Tareas requeridas:
a – Enumera las regiones que el fragmento cita como lugares donde se recurre al estado de emergencia.
b – Prosigue el fragmento sobre el gobierno y la captura del Estado desde su última oración.
━━━ Fragmento ━━━
En el plano internacional, el aislamiento diplomático del gobierno se ha ido revirtiendo en beneficio de una política exterior poco soberana, de alineamiento con los intereses geopolíticos más conservadores y la automarginación descolocada de espacios como la CELAC o la UNASUR. Mientras tanto, la retórica hacia afuera sigue siendo la de una restauración democrática –inexistente y mentirosa–, que contrasta con la política interna de mayor exclusión y criminalización del disenso. El uso recurrente del estado de emergencia en regiones como Puno, Cusco, Piura o La Libertad se ha convertido en práctica administrativa habitual. El país necesita estabilidad, sin duda, pero una que no sea sinónimo de silenciamiento de derechos y escasez de justicia.

Menos aún de retroceso a relaciones que corresponden al pasado. La cooptación de instituciones autónomas como el Tribunal Constitucional, la Defensoría del Pueblo y el Ministerio Público, así como la designación discrecional de personajes mediocres en sectores clave como educación, justicia o fiscalización, desnudan una captura progresiva del Estado.

Se necesita una reconstrucción de la confianza en el Estado, particularmente en territorios históricamente marginados, donde la ausencia de derechos no puede seguir siendo compensada por la única presencia de cuarteles.
━━━ Material ━━━
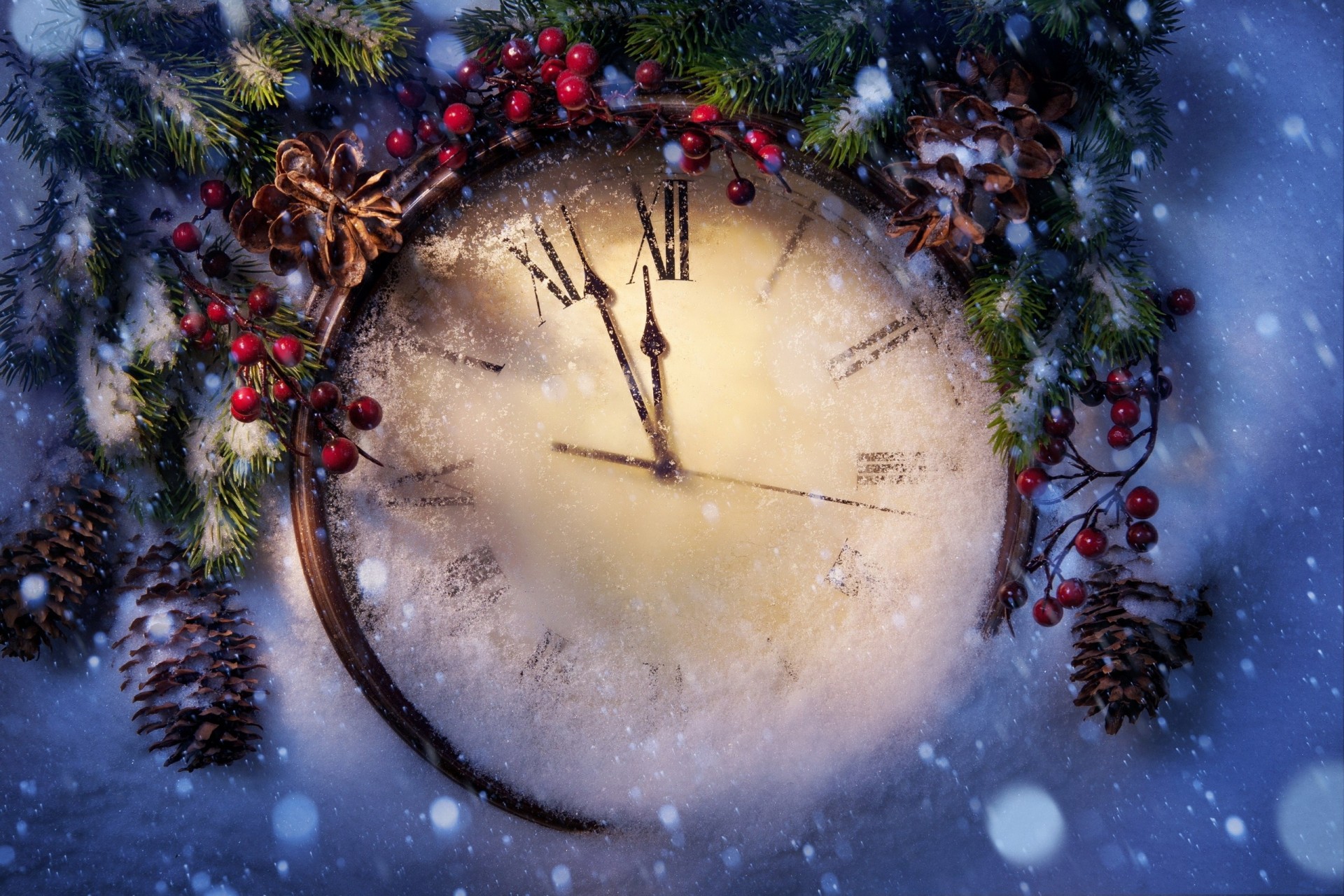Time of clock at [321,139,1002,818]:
━━━
━━━ Material ━━━
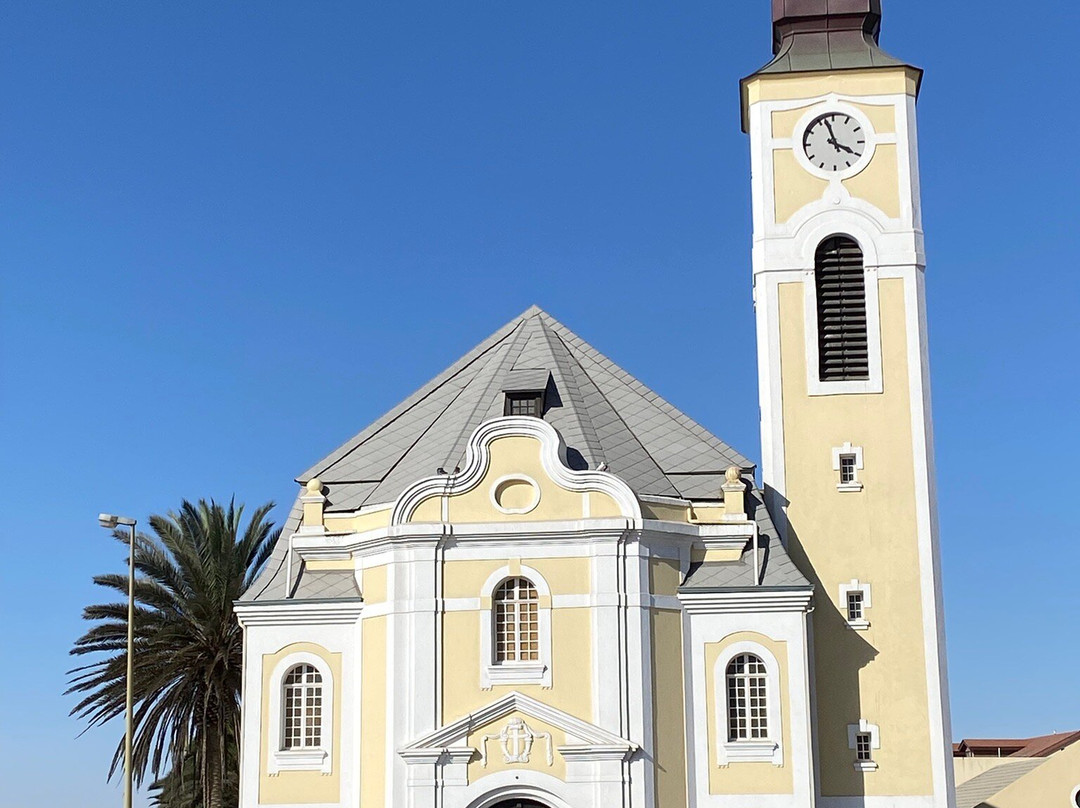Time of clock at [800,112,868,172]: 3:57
━━━
Respuestas:
a – Puno, Cusco, Piura y La Libertad.

b –
El mensaje de Dina Boluarte, más que una rendición de cuentas del trabajo del Poder Ejecutivo, será seguramente una afirmación de poder, de un poder prestado, rindiendo cuenta a quienes la mantienen. Pero, más grave aún, ese poder que se ejerce sin consentimiento popular claro ni control institucional efectivo, puede terminar socavando los cimientos de lo que aún nos queda de república. La historia muestra que la estabilidad sin legitimidad es siempre efímera. Lo que se presenta como calma puede ser apenas la antesala de una nueva ruptura, si no se recompone el vínculo entre Estado y sociedad.

Recuperar la democracia implica ir más allá de los equilibrios de poder: requiere reconstruir confianza, abrir canales de participación real y garantizar derechos a todos los peruanos y peruanas en todo su territorio.